First, consider the following problem:

(Problem X) at most how many buildings can be chosen so that:

• the chosen buildings have the same height, and
• the chosen buildings are contiguous?

This can be solved in \(O(N)\) time by scanning the buildings from the front.

Pseudocode

ans=0
height=0
crrent=0
for i in 1..N:
  if height!=H[i]:
    crrent=0
    height=H[i]
  crrent+=1
  ans=max(ans,crrent)
print(ans)

Next, consider the following problem.

(Problem X) at most how many buildings can be chosen so that:

• the chosen buildings have the same height, and
• the chosen buildings are chosen at the interval of \(K\)?

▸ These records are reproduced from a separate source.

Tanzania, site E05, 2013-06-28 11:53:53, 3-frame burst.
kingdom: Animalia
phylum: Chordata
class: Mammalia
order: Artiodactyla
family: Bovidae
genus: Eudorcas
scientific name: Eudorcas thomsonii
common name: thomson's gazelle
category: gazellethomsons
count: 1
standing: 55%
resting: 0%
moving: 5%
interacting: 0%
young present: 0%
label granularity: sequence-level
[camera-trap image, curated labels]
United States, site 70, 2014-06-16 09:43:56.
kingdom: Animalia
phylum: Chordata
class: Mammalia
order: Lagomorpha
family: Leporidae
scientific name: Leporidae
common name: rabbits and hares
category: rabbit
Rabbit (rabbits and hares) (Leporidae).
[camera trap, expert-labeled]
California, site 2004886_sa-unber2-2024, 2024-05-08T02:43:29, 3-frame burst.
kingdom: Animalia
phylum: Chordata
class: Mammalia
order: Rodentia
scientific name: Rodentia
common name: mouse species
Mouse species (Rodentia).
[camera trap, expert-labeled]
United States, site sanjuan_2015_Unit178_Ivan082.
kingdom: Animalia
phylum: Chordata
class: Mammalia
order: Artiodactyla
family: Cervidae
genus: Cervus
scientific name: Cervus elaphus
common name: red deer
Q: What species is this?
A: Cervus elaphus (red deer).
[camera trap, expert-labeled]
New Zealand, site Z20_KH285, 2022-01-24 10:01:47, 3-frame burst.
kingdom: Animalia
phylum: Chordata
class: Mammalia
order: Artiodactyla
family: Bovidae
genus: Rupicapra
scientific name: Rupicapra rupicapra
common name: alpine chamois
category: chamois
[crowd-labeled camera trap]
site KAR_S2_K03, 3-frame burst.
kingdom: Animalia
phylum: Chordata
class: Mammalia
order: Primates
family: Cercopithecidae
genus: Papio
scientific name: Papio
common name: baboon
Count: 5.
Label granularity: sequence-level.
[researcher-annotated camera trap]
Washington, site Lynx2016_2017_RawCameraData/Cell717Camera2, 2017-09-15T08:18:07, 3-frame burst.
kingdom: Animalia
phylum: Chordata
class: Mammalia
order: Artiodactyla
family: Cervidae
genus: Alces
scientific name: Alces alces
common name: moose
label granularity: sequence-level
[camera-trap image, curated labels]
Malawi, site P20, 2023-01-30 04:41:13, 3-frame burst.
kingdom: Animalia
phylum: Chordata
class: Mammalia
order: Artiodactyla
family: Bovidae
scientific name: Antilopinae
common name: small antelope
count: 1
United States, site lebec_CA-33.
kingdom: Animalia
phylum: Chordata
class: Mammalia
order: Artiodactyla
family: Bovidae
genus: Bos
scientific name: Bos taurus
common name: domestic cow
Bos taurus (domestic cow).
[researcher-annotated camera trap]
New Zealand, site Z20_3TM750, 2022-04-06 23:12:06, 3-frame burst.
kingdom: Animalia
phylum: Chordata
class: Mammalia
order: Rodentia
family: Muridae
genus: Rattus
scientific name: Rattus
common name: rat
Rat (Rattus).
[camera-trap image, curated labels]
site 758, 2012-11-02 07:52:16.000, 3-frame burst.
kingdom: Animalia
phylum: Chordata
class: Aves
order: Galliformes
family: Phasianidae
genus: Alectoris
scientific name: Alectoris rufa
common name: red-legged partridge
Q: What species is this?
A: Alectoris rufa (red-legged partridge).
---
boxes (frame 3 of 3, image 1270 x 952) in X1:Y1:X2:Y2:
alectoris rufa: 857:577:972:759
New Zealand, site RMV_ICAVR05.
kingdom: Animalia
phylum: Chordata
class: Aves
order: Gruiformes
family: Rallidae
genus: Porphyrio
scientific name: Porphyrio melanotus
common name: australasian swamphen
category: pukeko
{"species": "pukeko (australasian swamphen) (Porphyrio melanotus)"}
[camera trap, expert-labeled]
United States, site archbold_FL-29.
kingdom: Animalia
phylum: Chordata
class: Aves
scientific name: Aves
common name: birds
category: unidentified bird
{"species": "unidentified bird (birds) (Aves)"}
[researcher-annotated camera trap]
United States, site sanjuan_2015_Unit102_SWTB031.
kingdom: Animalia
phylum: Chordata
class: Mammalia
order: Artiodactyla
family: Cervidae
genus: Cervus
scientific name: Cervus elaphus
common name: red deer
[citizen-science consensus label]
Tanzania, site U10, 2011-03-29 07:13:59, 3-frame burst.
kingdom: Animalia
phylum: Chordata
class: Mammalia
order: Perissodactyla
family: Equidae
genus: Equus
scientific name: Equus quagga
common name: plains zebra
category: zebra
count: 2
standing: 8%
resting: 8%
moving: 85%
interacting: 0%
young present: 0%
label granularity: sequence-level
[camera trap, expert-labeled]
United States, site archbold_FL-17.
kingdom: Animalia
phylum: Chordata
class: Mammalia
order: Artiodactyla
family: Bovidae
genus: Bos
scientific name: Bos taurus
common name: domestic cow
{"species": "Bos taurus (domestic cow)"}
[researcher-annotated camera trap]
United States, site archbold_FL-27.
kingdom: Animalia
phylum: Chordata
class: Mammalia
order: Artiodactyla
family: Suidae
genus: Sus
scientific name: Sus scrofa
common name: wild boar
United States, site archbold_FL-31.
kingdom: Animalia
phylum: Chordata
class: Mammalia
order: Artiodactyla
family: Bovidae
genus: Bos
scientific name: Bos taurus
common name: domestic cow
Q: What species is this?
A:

The buildings that can be chosen at the same time can be divided into the following \(K\) disjoint groups:

• \(1,\ K+1,\ 2K+1,\ 3K+1\ldots\)
• \(2,\ K+2,\ 2K+2,\ 3K+2\ldots\)
• \(3,\ K+3,\ 2K+3,\ 3K+3\ldots\)
• \(\dots\)

So it is sufficient to solve (Problem X) for these \(K\) independent groups.
Finding the answer for each group costs \(O(N/K)\) time, which is repeated \(K\) times, so the overall complexity is \(O(N)\).

Finally, we consider the original problem. By solving (Problem Y) for all \(K=1,2,\ldots,\) the answer can be found in a total of \(O(N^2)\) time.